Why? One way to see this is by equation (2.180) of Nielsen and Chaung: \(\operatorname{tr}[M \rho_A] = \operatorname{tr}[ (M\otimes I)\rho_{AB}]\) for any observable (Hermitian matrix) \(M\). An observable \(M\) on \(A\) alone has expectation value \(\operatorname{tr}[ (M\otimes I)\rho_{AB}]\), but we see these values are described exactly by the reduced density matrix. In fact, you can take this as the definition of the partial trace, since it is the unique function \(f\) from density matrices on \(AB\) to density matrices on \(A\) such that \(\operatorname{tr}( M f(\rho_{AB})) = \operatorname{tr}[ (M\otimes I) \rho_{AB}]\), as described in Box 2.6 of Nilsen and Chaung.↩

When we talk about capacities in a completely classical context, Shannon’s Source Coding Theorem gives that any rate \(R>H(U)\) is reliable. Whereas in the quantum case the HSW Theorem states that a rate \(R\) is reliable if \(R< \chi^*(\Lambda)\) . But in both contexts means roughly the same thing. For the classical case: the number of bits of codeword/number of uses of the source. And for quantum: ‘number of bits of classical message that is transmitted per use of the channel’. So why in the clasical case do we appear to want to minimize \(R\) and in the quantum case want to maximise it?

Ah, good question. It’s actually not a classical vs. quantum difference you’re encountering here; it’s a difference between source coding and channel coding.

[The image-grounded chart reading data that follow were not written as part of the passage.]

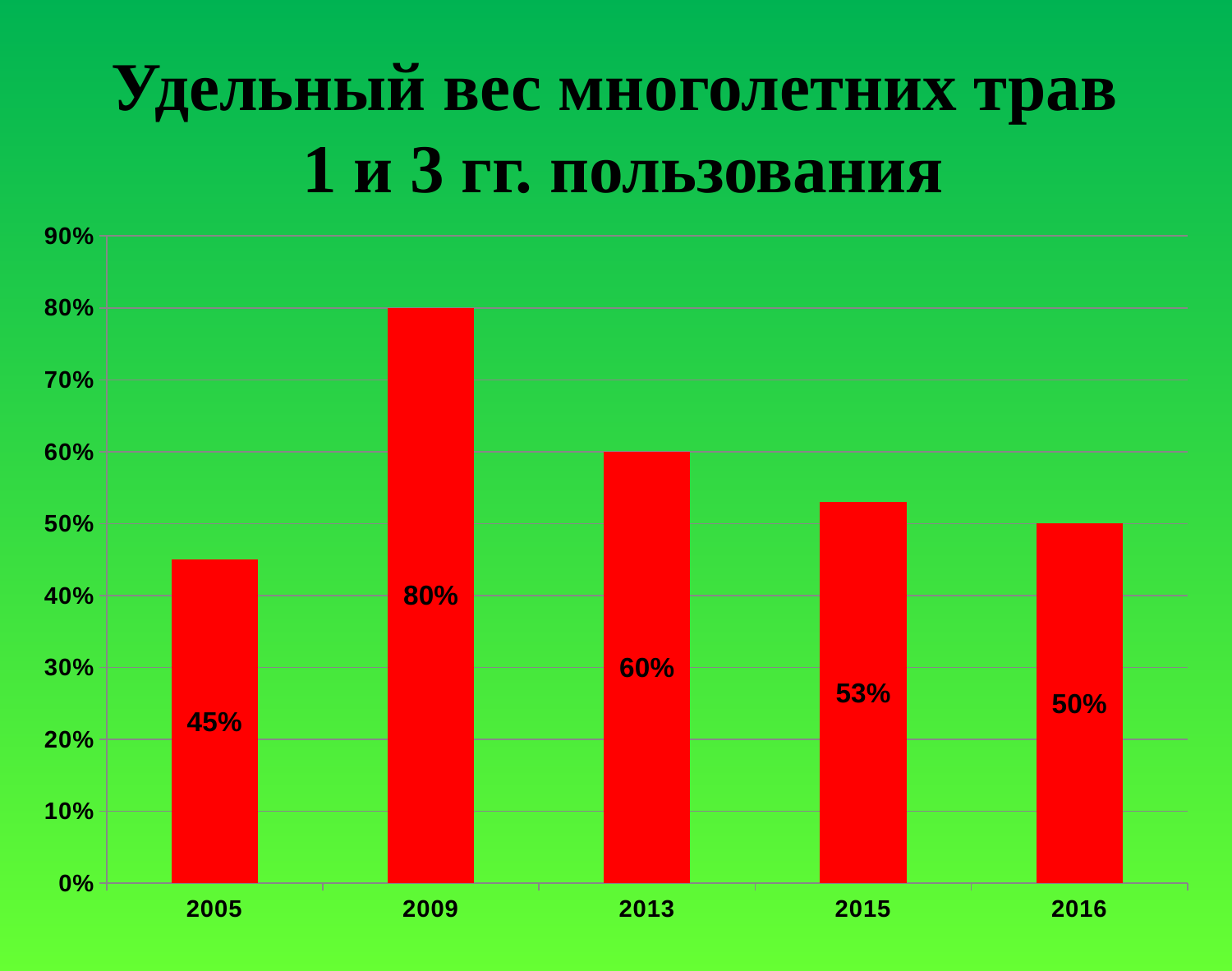
What is the value for 2009? 80% What is the value for 2013? 60% What kind of chart is shown on the slide? bar chart What is the value for 2016? 50% How many years are shown on the x axis? 5 What is the value for 2015? 53% Which year has the highest value? 2009 Which year has the lowest value? 2005 What is the value for 2005? 45% Which is larger, the value for 2015 or the value for 2016? 2015 Is the value for 2005 greater or less than 50%? less What is the difference between the values for 2009 and 2013? 20%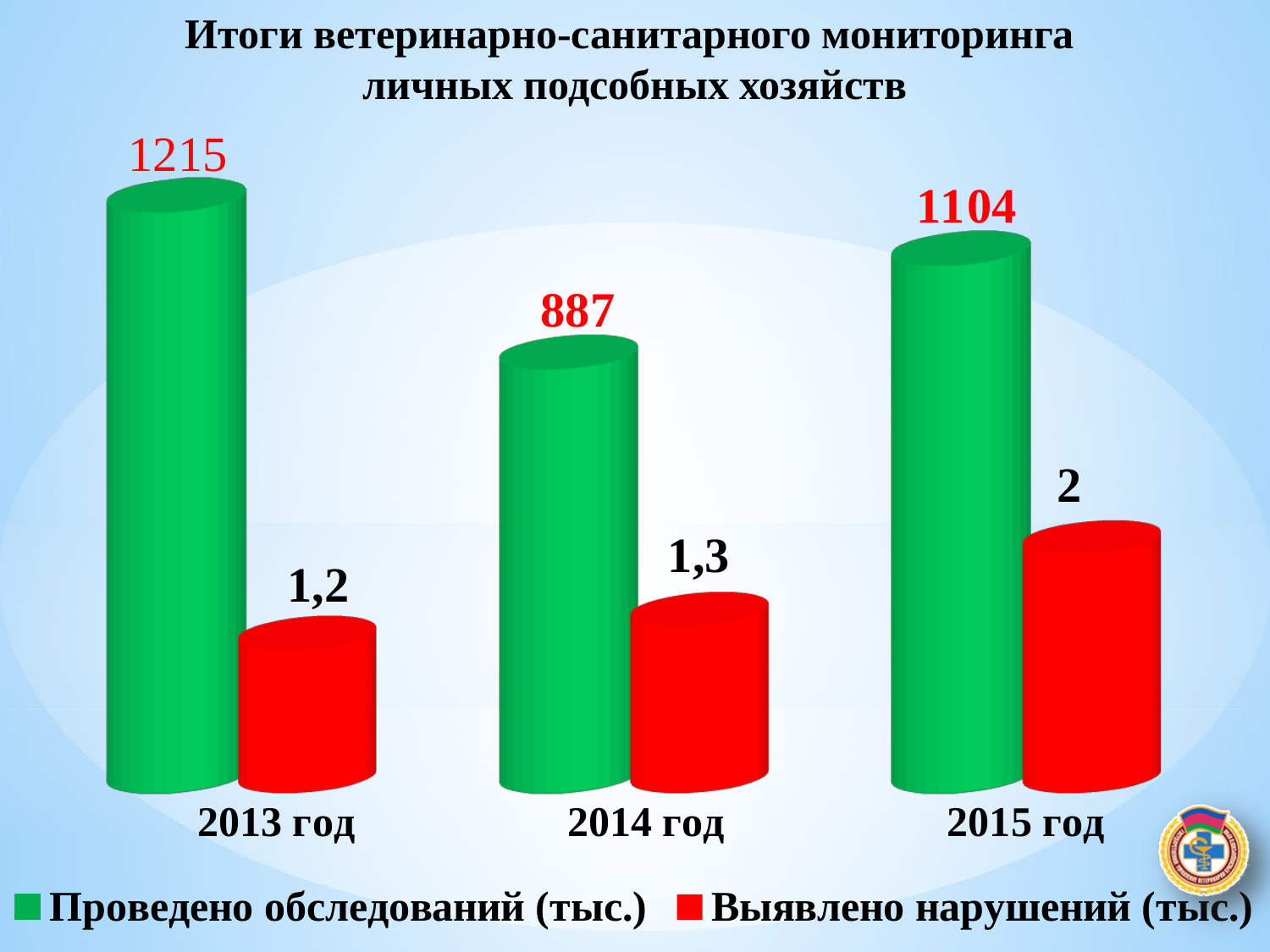
What kind of chart is shown on the slide? Bar chart What is the value of "Выявлено нарушений (тыс.)" for 2015 год? 2 In which year is "Проведено обследований (тыс.)" lowest? 2014 год What is the value of "Выявлено нарушений (тыс.)" for 2014 год? 1,3 What is the value of "Проведено обследований (тыс.)" for 2014 год? 887 In which year is "Выявлено нарушений (тыс.)" lowest? 2013 год How many series does the legend list? 2 Which is larger: "Проведено обследований (тыс.)" in 2014 год or in 2015 год? 2015 год What is the difference between "Проведено обследований (тыс.)" in 2013 год and 2015 год? 111 In which year is "Проведено обследований (тыс.)" highest? 2013 год What is the value of "Проведено обследований (тыс.)" for 2013 год? 1215 How many years are shown on the x axis? 3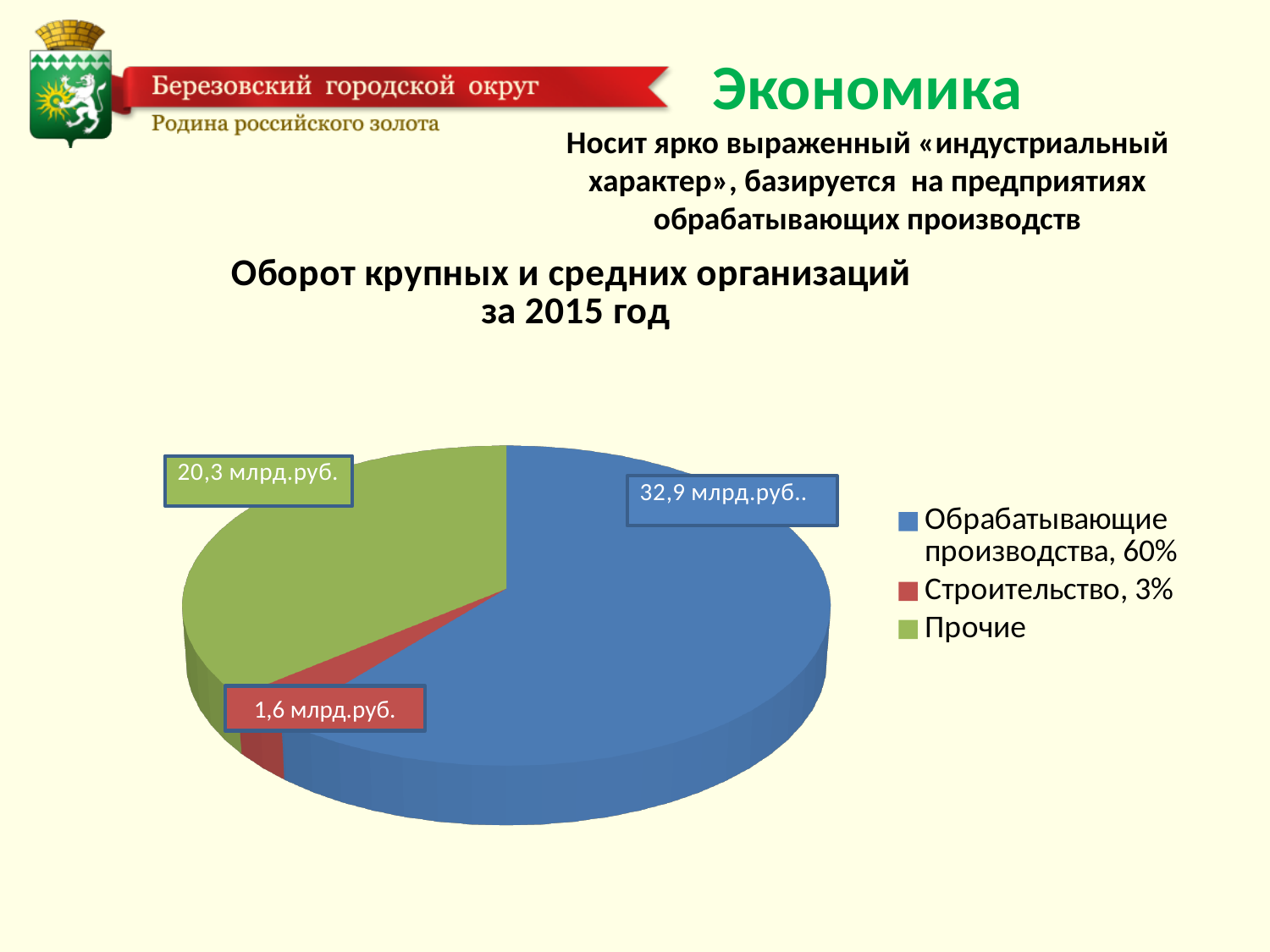
Which category has the smallest slice of the pie? Строительство What is the difference between the values for Обрабатывающие производства and Прочие? 12,6 млрд.руб. How many categories are shown in the pie chart? 3 What is the value shown for Строительство? 1,6 млрд.руб. What type of chart is shown on the slide? Pie chart What share of the pie does Обрабатывающие производства account for, according to the legend? 60% What is the difference between the values for Прочие and Строительство? 18,7 млрд.руб. What is the value shown for Обрабатывающие производства? 32,9 млрд.руб. What share of the pie does Строительство account for, according to the legend? 3% Which is larger, the value for Прочие or the value for Строительство? Прочие Which category has the largest slice of the pie? Обрабатывающие производства What is the value shown for Прочие? 20,3 млрд.руб.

- In source coding (i.e. data compression), we don’t control the messages being sent out from the source; we are just trying to compress them. Here, the rate is the number of bits of storage space per message that we need. We want to minimize the rate since that means we’re compressing the most.
- In channel coding (i.e. data transmission), we have messages we wish to send over the channel in a way that’s robust to the noisyness of the channel. We are thinking of the channel as a resource we are using, and we want to minimize the number of times we have to use the channel. Here, the rate is the number of bits of information we can transmit per use of the channel. We want to maximize the rate in order to transmit as much information as possible per use of the channel.

So in Shannon’s Source Coding Theorem (classical) and in Schumacher’s Theorem (quantum), we are compressing data and want to minimize the rate (compress the most). In Shannon’s Noisy Coding Theorem (classical) and in the HSW Theorem (quantum), we are sending information over a channel, and want to maximize the rate (send the most info per use of the channel).